Project set-up

Analytical work in general, but especially those using code, should be managed as a project - a distinct piece of work/analysis that is self-contained.

Projects should be contained in separate, distinct, and well-named folders. They should also follow a standard structure to make it easier for others to navigate, at a minimum your project folder should include:

  • If using version control a .gitignore file that lists the files/folders that should be excluded, by default the data/ folder must be excluded as should common data extensions (e.g. .csv, .dta, .xls*, .sav, .rds).
  • A data/ folder to store any project specific datasets.
  • An output/ folder to store outputs from the analysis.
  • A functions/ folder to store code for bespoke functions you have written, it is customary with R-based coding for this folder to be named R/ rather than functions.
  • A README.md file that provides an introduction to the project and provides high-level documentation, if there is detailed documentation that needs to be spread over multiple files then you may want to include a docs/ folder.
 1
 2
 3
 4
 5
 6
 7
 8
 9
10
11
12
project/
  ├── .gitignore
  ├── data/
  │   ├── YYYY-MM-DD_raw-data1.csv
  │   └── YYYY-MM-DD_raw-data2.csv
  ├── output/
  │   ├── YYYY-MM-DD_output.Rmd
  │   └── YYYY-MM-DD_cleaned-data.csv
  ├── functions/
  │   └── functions.R
  ├── script.R
  └── README.md

Naming files

File names should be short, distinct and easy to understand. Files relating to data or output should start with the date followed by their “name”. Spaces should not be used in file names, dates should be separates from the name using an underscore, while spaces in the name should be replaced with dashes.

Dates

Dates should be in ISO format, as per Cabinet Office guidance on file names, that is the four digit year, two digit month and two digit day, with dashes separating each date component and leading zeros, so the 1st January 2021 becomes 2021-01-01.

Functions

Scripts containing functions should not be dated but have sensible names. If you only have a small number of bespoke functions you should create a single functions.R file to contain them in your functions/R directory. However when developing a large project, and/or package, it may make sense to split your functions into multiple scripts, in this case separate them into logical blocks and give them appropriate names (e.g. import.R for importing functions, or output.R for functions handling output).

Workflow scripts

For small projects you may have only one script, in this case you should call it main.R or project.R (where project is the name of your project), as with function scripts they should not be dated. As your project increases in complexity you should consider having separate scripts. If there is a natural flow where you must run one script before another, then number your scripts (e.g. 01_import_and_clean.R, 02_model.R, 03_export_files.R) and write a “runner”/“main” script that calls each of these in turn (e.g. 00_main.R).
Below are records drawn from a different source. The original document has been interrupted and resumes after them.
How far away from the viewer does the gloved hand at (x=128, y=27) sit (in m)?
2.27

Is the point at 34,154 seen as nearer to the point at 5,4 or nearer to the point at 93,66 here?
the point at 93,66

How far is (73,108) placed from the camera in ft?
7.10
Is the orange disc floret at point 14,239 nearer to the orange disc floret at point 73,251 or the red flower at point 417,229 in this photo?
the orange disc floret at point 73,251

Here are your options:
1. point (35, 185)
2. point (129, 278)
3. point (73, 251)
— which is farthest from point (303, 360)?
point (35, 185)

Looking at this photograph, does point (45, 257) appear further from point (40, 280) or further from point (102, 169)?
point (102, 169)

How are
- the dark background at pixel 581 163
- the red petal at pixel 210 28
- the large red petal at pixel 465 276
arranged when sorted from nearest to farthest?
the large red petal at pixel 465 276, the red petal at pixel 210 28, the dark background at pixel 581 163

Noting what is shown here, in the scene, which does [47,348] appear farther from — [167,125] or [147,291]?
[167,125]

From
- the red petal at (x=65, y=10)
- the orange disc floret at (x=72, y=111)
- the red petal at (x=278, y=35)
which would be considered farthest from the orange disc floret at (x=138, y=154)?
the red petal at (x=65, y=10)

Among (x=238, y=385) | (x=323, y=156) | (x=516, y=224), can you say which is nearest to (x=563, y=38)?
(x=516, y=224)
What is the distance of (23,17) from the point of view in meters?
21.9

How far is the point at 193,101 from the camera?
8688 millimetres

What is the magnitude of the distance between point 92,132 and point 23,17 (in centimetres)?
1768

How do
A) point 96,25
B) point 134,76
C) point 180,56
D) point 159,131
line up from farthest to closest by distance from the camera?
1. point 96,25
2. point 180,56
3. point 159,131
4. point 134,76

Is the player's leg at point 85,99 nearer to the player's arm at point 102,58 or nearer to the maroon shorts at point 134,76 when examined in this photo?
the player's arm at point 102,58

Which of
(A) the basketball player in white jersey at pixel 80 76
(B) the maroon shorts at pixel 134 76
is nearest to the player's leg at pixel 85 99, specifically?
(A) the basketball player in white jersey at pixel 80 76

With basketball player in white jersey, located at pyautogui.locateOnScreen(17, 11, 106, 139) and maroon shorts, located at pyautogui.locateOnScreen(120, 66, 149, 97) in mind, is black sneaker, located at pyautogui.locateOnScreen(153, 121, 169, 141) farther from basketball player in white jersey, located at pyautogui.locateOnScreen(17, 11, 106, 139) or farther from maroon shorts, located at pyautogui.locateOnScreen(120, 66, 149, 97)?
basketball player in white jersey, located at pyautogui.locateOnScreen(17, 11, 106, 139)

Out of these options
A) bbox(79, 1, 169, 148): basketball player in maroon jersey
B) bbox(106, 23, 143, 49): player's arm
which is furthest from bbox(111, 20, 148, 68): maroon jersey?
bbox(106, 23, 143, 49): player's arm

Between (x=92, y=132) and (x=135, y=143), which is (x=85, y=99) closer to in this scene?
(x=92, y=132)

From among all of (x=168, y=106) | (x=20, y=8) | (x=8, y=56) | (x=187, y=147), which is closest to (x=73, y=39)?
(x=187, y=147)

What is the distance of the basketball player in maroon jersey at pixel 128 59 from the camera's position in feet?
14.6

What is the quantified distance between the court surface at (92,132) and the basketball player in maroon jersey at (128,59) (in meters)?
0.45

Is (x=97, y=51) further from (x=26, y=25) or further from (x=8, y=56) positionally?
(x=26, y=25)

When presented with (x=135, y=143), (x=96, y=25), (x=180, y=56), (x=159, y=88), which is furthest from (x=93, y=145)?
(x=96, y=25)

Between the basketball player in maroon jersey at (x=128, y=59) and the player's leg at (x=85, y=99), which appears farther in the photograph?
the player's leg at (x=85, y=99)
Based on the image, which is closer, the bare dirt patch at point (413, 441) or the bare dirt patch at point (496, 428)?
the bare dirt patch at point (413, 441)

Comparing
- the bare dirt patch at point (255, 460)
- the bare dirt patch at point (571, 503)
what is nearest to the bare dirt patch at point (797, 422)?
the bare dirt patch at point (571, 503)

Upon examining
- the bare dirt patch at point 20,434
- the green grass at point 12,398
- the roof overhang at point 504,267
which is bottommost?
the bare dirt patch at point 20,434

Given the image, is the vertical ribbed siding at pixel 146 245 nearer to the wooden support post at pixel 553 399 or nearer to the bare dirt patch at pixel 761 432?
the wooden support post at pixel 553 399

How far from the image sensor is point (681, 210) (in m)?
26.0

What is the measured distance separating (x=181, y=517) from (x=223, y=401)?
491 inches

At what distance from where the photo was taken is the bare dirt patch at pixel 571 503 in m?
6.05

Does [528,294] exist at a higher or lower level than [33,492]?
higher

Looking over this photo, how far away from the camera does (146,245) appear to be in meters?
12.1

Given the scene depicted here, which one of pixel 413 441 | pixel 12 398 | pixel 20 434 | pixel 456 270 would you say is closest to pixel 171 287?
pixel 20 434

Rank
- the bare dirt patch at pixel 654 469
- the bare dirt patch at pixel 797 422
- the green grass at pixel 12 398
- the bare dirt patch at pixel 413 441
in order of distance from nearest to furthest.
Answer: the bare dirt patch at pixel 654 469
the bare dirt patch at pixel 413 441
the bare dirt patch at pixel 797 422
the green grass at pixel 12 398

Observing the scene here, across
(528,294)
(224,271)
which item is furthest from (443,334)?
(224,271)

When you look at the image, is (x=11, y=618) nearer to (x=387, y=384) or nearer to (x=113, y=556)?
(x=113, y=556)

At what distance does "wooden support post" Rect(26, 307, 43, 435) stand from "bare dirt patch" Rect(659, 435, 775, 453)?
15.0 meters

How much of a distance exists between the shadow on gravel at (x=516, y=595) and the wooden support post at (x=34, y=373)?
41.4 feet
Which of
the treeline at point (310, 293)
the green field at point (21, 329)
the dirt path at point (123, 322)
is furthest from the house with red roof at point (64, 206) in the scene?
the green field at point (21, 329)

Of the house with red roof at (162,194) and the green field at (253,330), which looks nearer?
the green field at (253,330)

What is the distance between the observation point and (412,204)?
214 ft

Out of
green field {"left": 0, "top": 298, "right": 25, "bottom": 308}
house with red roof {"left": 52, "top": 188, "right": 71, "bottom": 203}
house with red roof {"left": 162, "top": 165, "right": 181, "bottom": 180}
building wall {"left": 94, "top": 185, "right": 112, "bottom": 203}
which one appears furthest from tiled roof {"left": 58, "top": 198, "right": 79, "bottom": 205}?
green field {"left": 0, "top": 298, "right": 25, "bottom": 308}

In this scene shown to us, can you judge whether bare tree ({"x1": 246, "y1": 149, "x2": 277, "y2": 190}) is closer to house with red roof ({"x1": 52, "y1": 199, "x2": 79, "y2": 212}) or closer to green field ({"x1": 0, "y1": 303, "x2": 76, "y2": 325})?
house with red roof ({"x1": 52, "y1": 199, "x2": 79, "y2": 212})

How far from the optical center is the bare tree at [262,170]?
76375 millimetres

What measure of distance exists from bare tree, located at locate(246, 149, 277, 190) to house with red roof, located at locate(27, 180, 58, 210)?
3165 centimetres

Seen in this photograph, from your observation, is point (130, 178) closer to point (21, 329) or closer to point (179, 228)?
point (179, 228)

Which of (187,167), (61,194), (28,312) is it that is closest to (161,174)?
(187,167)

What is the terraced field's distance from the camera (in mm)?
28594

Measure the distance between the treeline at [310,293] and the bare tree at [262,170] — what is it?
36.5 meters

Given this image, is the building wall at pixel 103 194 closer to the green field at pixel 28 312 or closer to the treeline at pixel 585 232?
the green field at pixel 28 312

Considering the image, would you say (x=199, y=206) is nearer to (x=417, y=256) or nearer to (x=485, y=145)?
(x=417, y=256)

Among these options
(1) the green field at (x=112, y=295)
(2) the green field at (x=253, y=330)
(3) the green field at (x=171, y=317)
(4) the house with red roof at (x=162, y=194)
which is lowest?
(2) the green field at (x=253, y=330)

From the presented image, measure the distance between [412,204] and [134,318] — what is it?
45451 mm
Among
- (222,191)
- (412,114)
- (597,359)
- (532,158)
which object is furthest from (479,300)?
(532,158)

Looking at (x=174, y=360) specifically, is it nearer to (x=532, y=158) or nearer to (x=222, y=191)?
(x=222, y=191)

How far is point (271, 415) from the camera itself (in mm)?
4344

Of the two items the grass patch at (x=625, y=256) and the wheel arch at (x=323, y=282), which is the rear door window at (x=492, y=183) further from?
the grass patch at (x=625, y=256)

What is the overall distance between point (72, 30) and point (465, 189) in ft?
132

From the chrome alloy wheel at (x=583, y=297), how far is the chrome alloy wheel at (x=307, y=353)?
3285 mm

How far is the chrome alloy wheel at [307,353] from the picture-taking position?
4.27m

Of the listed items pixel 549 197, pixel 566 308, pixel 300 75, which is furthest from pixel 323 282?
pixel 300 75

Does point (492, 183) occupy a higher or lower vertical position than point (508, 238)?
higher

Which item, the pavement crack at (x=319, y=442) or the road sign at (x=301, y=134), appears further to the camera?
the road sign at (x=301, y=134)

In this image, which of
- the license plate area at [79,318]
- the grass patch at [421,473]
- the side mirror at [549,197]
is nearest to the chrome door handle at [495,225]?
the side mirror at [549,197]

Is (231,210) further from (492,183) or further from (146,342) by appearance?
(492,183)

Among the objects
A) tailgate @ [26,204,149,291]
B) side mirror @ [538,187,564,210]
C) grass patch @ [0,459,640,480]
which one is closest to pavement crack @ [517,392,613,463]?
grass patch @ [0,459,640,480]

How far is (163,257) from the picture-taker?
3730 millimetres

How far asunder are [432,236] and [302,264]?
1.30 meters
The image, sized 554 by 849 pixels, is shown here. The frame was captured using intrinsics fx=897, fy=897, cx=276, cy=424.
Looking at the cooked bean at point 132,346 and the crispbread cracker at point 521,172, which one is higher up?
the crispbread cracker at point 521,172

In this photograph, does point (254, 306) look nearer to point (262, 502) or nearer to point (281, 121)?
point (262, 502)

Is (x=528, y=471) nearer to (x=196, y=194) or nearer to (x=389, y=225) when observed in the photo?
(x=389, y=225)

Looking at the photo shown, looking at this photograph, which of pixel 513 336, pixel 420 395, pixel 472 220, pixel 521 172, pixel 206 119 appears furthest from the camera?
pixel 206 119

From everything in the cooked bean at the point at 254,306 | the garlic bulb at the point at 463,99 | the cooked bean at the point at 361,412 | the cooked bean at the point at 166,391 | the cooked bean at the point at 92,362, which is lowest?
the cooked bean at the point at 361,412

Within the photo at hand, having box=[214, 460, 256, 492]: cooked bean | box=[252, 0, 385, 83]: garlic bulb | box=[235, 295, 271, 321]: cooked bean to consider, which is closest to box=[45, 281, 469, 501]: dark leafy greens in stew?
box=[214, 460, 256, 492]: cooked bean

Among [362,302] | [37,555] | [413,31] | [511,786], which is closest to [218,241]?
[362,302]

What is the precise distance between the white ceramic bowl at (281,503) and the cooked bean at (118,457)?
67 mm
For advice on naming objects in your code, read our guidlines about [writing code]/code_style/writing_code/

RStudio projects

R-based code should be stored and managed inside an RStudio project.

RStudio projects are particularly useful because when you launch/switch to an RStudio project the R console’s working directory is set to the project folder. This means that when working with multiple scripts you only need to write folder paths that are relative to the project directory, this is particularly helpful when collaborating with others given the potential for file path issues.